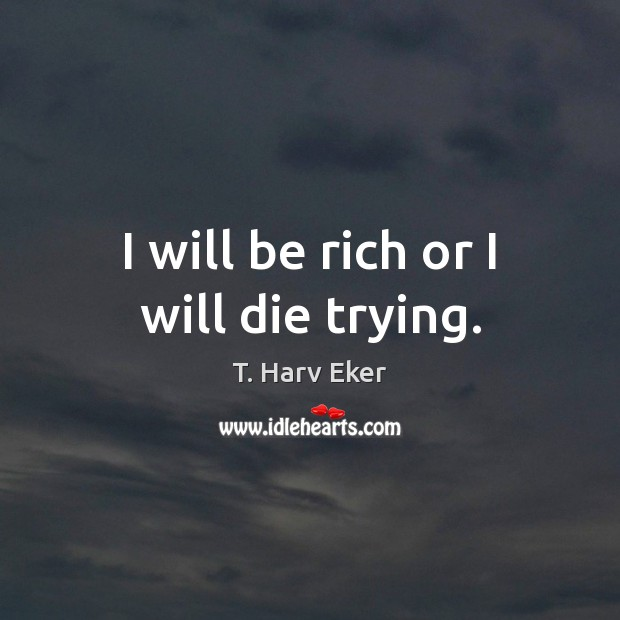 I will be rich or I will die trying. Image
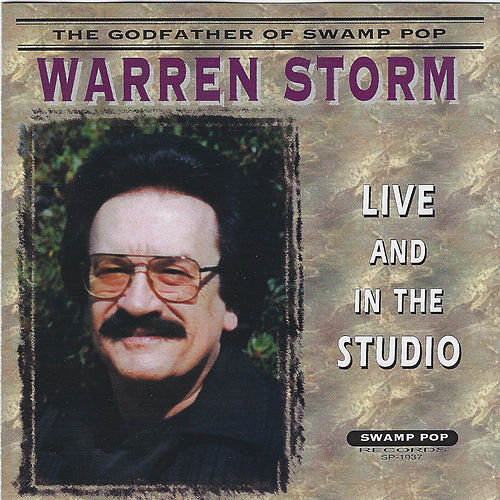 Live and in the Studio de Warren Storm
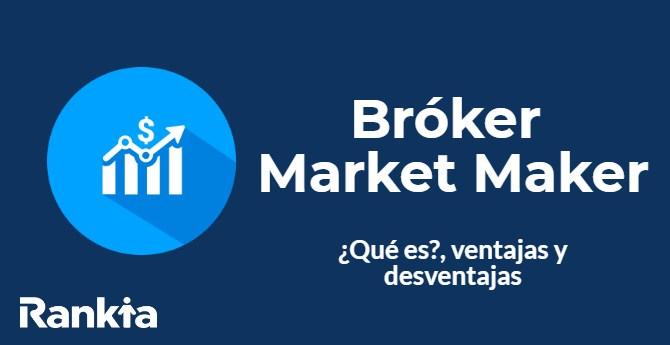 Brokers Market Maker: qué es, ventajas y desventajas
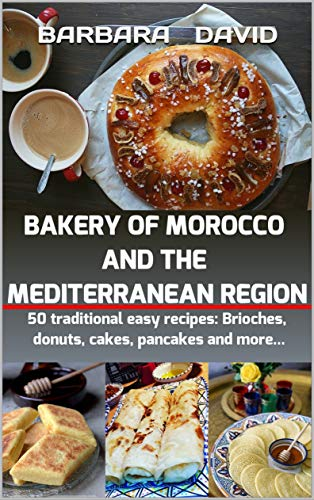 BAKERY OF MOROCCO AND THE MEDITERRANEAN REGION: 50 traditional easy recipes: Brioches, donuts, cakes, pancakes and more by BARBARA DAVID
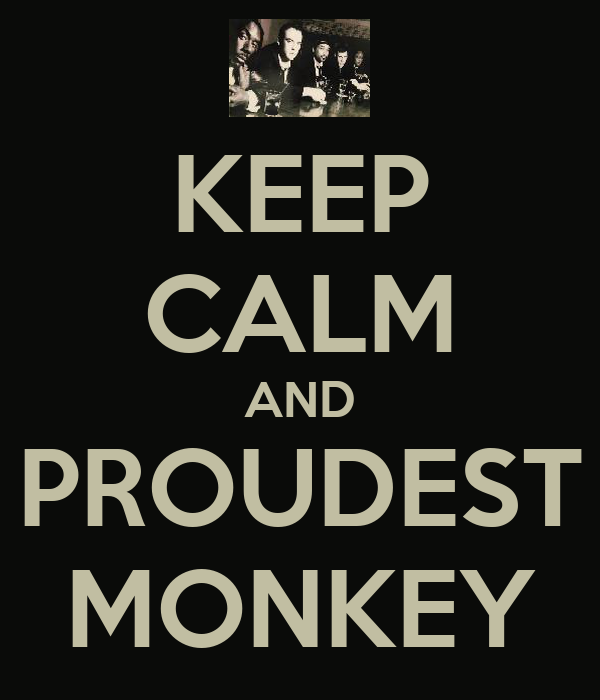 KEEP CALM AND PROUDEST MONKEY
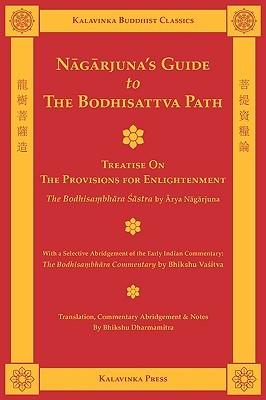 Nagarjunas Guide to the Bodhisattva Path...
--
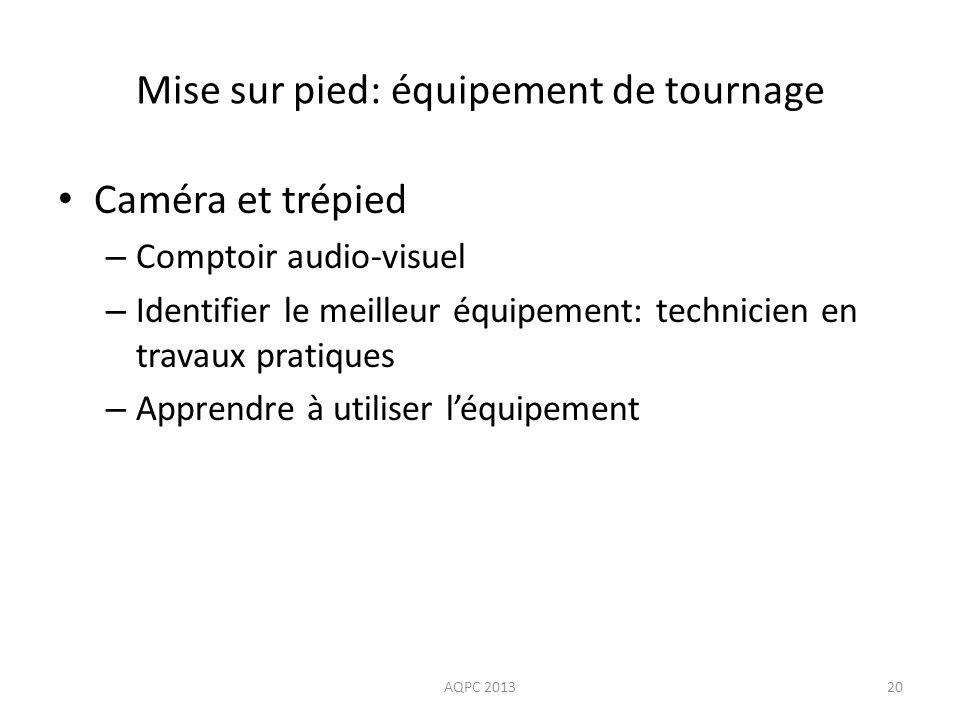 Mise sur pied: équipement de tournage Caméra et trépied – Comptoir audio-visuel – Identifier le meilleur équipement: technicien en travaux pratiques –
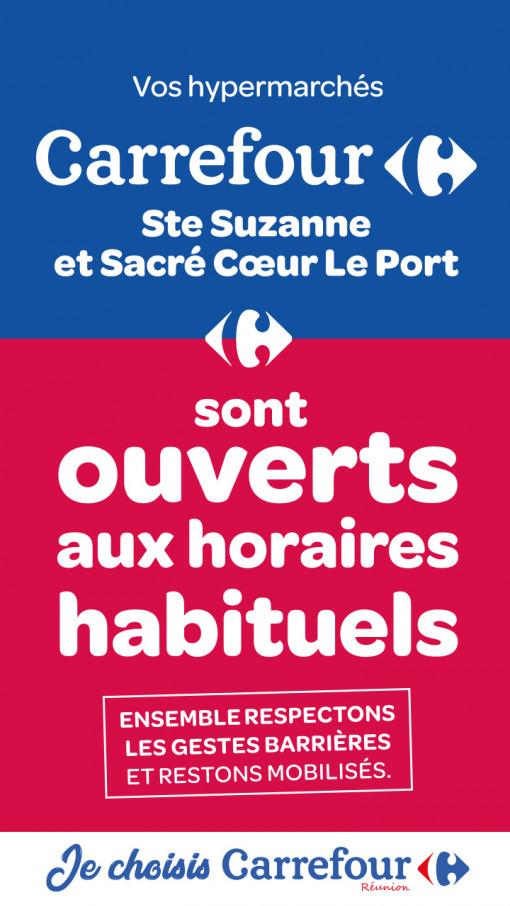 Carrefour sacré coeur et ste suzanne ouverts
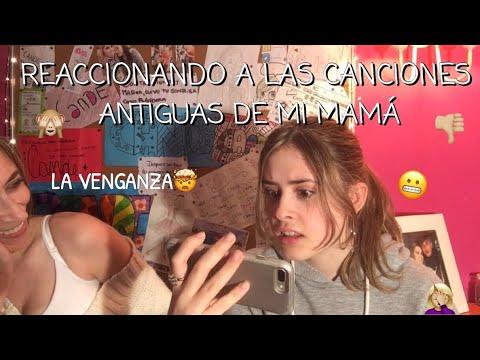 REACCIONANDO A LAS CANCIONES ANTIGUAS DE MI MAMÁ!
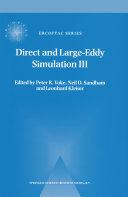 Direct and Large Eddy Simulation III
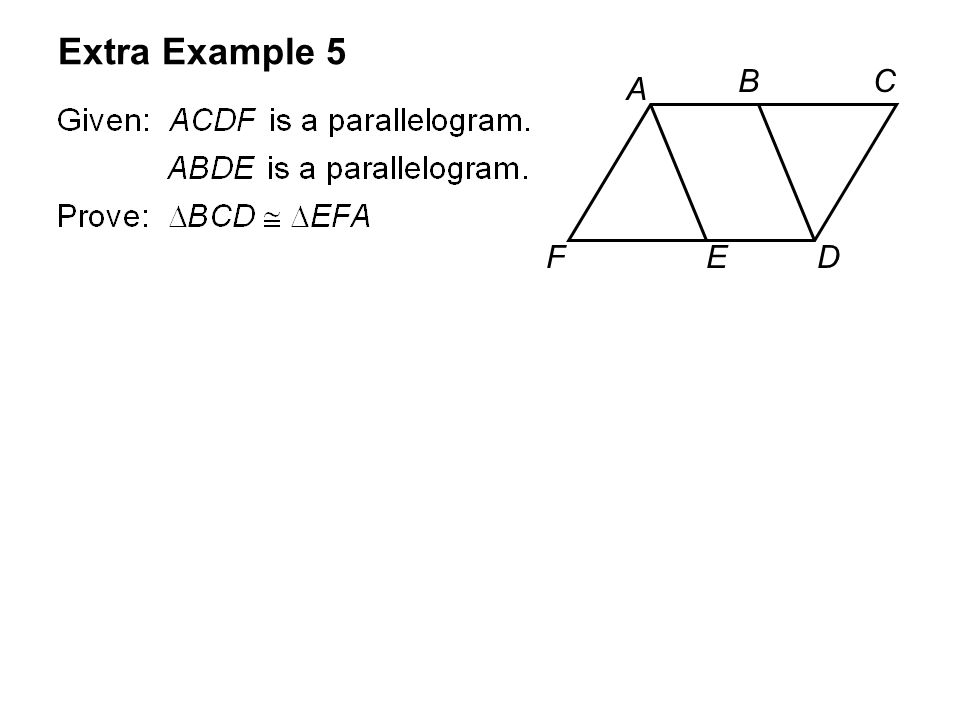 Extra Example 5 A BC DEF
* * *
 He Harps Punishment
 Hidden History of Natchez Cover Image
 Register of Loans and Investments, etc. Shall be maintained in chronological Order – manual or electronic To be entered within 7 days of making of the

● Exercise brief
Starting at the line above that holds "Direct and Large Eddy Simulation III", repeat every line exactly down to and including the line that holds "Extra Example 5 A BC DEF", then stop. Do not carry over any pictures.

● Task output
 Direct and Large Eddy Simulation III
 Extra Example 5 A BC DEF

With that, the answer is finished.